ECLI:NL:RBMID:2006:AZ0105
Rechtbank Middelburg
- Kort geding
- Rechtspraak.nl
Zaakwaarneming en retentierecht in kort geding tussen Stichting Haags Dierencentrum en gedaagde
In deze zaak, behandeld door de Rechtbank Middelburg op 7 september 2006, vorderde de Stichting Haags Dierencentrum betaling van een bedrag van € 35.500,25 aan gedaagde, die 60 katten had ondergebracht bij de stichting na problemen met haar buren. Gedaagde had haar flatwoning moeten verlaten en de stichting had de katten opgevangen. Gedaagde betwistte de hoogte van de kosten die de stichting in rekening bracht voor de opvang en verzorging van de katten. De stichting stelde dat gedaagde op basis van behoorlijke zaakwaarneming verplicht was de kosten te vergoeden, aangezien zij geen betalingen had gedaan en de vordering inmiddels was opgelopen tot ongeveer € 42.000,--. Gedaagde had aangeboden € 50,-- per maand te betalen, maar de stichting vond dit aanbod niet reëel.

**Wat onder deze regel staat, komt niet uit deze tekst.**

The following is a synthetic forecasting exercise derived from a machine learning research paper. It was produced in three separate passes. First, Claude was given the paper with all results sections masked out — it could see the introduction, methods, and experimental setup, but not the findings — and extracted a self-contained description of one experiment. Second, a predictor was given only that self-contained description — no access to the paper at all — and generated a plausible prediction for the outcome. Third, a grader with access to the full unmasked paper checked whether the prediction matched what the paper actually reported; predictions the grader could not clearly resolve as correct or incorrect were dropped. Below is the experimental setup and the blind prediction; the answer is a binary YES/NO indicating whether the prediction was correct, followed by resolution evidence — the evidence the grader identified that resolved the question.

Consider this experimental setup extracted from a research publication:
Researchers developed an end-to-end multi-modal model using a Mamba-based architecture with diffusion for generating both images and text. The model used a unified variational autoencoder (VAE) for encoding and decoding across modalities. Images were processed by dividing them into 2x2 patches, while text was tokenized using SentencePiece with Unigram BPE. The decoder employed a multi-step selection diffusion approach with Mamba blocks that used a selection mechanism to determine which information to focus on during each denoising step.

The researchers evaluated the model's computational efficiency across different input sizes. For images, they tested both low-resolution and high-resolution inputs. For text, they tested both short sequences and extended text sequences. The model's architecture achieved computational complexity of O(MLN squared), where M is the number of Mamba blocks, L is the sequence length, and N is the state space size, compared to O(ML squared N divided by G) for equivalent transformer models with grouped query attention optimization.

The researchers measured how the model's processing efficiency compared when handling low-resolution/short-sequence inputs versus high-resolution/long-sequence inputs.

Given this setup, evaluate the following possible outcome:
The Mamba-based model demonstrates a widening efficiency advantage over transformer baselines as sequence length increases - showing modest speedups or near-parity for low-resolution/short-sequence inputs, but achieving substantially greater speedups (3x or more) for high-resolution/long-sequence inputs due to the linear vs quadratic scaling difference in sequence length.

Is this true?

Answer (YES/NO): NO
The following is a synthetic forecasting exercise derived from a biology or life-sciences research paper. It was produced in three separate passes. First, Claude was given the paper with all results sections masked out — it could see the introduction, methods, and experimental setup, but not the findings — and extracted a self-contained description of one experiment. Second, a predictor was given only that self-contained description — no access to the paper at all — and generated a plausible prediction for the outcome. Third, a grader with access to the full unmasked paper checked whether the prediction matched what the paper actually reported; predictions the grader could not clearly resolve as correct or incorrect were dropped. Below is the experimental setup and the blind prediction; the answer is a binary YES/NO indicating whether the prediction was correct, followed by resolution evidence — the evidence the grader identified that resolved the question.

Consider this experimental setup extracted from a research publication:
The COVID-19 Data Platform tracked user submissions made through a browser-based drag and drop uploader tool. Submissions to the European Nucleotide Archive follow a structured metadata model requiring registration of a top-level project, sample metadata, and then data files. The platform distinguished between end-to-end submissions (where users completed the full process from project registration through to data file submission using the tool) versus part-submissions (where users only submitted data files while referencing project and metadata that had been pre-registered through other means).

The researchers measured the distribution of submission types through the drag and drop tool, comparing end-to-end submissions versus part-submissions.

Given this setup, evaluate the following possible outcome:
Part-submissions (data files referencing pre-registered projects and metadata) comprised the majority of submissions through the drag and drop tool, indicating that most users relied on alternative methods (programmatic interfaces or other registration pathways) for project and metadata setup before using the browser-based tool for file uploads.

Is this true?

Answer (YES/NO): NO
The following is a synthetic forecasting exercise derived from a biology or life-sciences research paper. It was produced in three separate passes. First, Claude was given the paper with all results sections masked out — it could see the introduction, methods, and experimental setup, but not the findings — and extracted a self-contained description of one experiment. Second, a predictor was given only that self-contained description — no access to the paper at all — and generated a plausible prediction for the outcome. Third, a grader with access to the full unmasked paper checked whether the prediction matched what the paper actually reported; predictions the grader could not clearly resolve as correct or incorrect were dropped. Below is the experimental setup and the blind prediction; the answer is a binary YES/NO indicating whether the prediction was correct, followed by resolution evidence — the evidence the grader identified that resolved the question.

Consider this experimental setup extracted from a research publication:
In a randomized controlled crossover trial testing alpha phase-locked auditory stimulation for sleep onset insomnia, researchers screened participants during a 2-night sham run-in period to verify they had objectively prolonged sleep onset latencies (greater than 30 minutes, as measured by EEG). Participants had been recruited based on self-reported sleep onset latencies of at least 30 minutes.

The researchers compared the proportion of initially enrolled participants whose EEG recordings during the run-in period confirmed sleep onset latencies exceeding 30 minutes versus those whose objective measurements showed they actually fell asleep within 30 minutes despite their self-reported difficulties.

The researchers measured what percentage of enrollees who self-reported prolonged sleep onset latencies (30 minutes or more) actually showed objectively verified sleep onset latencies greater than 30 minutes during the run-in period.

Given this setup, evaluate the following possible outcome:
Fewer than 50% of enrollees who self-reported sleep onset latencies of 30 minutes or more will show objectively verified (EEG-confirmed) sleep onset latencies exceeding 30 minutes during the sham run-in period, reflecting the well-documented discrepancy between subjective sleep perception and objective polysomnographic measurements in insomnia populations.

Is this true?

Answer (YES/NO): NO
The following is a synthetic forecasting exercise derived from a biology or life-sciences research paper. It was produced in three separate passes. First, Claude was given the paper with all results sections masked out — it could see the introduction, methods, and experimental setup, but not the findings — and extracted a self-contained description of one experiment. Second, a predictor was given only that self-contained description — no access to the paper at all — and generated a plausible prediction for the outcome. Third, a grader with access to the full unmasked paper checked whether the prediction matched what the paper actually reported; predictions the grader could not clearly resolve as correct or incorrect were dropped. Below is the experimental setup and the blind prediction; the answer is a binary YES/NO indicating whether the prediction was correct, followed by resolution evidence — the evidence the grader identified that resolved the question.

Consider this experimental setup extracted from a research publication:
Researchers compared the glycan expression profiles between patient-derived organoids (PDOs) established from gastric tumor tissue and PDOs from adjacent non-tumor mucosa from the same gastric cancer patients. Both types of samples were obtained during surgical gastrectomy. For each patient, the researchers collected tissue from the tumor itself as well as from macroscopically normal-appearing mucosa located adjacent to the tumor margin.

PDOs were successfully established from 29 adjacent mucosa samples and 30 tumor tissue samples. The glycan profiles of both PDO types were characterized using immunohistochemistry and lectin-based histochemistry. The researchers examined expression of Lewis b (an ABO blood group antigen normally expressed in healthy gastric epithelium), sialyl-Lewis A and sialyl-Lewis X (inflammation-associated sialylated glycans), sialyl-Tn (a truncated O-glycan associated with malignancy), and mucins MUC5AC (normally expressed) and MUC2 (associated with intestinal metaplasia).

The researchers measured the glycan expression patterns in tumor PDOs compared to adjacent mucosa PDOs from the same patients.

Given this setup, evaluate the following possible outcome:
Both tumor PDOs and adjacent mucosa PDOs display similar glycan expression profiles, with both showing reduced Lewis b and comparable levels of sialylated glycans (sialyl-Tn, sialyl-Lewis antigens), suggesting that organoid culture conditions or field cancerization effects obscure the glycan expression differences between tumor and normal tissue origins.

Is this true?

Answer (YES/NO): NO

Gedaagde voerde aan dat de vordering niet spoedeisend was en dat de kosten onredelijk hoog waren. Ze stelde dat de stichting onterecht de katten niet aan haar wilde teruggeven, ondanks dat ze had aangegeven de zorg voor de katten weer op zich te kunnen nemen. De stichting beroept zich op een retentierecht, omdat gedaagde nog niet had betaald voor de opvang en verzorging van de katten. De voorzieningenrechter oordeelde dat de stichting voldoende aannemelijk had gemaakt dat er sprake was van spoedeisend belang en dat de vordering in kort geding toewijsbaar was.
De rechter wees de vordering van de stichting toe voor de kosten van opvang en verzorging van de katten, maar wees de vordering tot teruggave van de katten aan gedaagde af. De rechter oordeelde dat gedaagde niet in staat was om de katten voldoende zorg te bieden en dat de stichting recht had op het retentierecht. Gedaagde werd veroordeeld in de proceskosten. Dit vonnis benadrukt de juridische principes van zaakwaarneming en retentierecht in het civiele recht.